= Tychonoff plank =

Topological space in mathematics

In topology, the Tychonoff plank is a topological space defined using ordinal spaces that is a counterexample to several plausible-sounding conjectures. It is defined as the topological product of the two ordinal spaces $[0,\omega_1]$ and $[0,\omega]$, where $\omega$ is the first infinite ordinal and $\omega_1$ the first uncountable ordinal.
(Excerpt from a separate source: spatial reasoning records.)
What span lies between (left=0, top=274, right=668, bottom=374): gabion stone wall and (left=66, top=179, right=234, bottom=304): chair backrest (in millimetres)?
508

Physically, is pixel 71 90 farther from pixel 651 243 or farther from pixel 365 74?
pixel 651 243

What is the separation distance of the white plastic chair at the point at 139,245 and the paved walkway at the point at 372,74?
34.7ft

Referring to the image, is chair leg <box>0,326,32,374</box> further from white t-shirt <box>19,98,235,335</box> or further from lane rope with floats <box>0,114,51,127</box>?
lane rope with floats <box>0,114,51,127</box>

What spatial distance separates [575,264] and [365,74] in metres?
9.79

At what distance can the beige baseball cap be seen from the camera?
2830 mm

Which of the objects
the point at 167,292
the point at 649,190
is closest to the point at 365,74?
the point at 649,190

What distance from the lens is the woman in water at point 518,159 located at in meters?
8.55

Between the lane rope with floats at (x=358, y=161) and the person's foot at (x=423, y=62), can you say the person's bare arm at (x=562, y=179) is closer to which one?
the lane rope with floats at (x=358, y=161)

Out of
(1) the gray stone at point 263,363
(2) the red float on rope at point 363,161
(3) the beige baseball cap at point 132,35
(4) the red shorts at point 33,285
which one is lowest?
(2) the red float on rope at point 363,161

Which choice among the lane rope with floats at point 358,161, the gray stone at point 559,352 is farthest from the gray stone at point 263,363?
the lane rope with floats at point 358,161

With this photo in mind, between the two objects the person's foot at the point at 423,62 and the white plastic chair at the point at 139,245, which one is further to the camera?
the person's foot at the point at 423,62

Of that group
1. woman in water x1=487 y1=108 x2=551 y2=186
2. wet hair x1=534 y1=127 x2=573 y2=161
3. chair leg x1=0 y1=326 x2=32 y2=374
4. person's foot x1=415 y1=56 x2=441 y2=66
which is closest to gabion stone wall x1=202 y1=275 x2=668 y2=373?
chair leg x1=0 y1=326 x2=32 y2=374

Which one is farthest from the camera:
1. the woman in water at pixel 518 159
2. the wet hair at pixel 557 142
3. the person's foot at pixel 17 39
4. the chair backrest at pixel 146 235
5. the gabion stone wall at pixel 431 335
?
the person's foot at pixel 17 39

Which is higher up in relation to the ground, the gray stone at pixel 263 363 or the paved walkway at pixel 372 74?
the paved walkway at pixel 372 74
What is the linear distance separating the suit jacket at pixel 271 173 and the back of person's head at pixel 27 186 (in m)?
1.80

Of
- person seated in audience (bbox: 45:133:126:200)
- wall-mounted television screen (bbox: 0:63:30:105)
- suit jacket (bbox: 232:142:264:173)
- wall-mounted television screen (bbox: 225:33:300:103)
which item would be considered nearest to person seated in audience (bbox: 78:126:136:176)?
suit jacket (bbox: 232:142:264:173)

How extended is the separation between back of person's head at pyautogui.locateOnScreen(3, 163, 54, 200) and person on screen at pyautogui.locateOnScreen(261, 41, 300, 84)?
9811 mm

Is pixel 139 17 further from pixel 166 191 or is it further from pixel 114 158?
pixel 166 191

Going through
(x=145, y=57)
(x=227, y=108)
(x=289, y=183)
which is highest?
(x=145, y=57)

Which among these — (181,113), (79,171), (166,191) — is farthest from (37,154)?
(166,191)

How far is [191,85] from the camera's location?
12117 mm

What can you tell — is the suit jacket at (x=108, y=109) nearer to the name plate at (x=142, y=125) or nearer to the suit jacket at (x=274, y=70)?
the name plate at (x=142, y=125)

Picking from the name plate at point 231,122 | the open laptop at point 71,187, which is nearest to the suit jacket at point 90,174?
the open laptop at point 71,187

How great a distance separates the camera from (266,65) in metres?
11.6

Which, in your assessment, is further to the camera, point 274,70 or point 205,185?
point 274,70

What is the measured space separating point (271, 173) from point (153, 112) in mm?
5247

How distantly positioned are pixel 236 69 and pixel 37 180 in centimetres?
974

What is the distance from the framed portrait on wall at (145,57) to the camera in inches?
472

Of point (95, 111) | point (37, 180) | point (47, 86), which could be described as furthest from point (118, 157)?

The deleted Tychonoff plank is obtained by deleting the point $\infty = (\omega_1,\omega)$.

==Definition==
Let $\Omega$ be the set of ordinals which are less than or equal to $\omega$ and $\Omega_1$ the set of ordinals less than or equal to $\omega_1$. The Tychonoff plank is defined as the set $\Omega \times \Omega_1$ with the product topology.

The deleted Tychonoff plank is the subset $S = \Omega \times \Omega_1 \setminus \{ (\omega,\omega_1) \}$, where $S$ is the plank with a corner removed.

==Properties==
The Tychonoff plank is a compact Hausdorff space and is therefore a normal space. However, the deleted Tychonoff plank is non-normal. Therefore the Tychonoff plank is not completely normal. This shows that a subspace of a normal space need not be normal. The Tychonoff plank is not perfectly normal because it is not a G_{δ} space: the singleton $\{\infty\}$ is closed but not a G_{δ} set.

The Stone–Čech compactification of the deleted Tychonoff plank is the Tychonoff plank.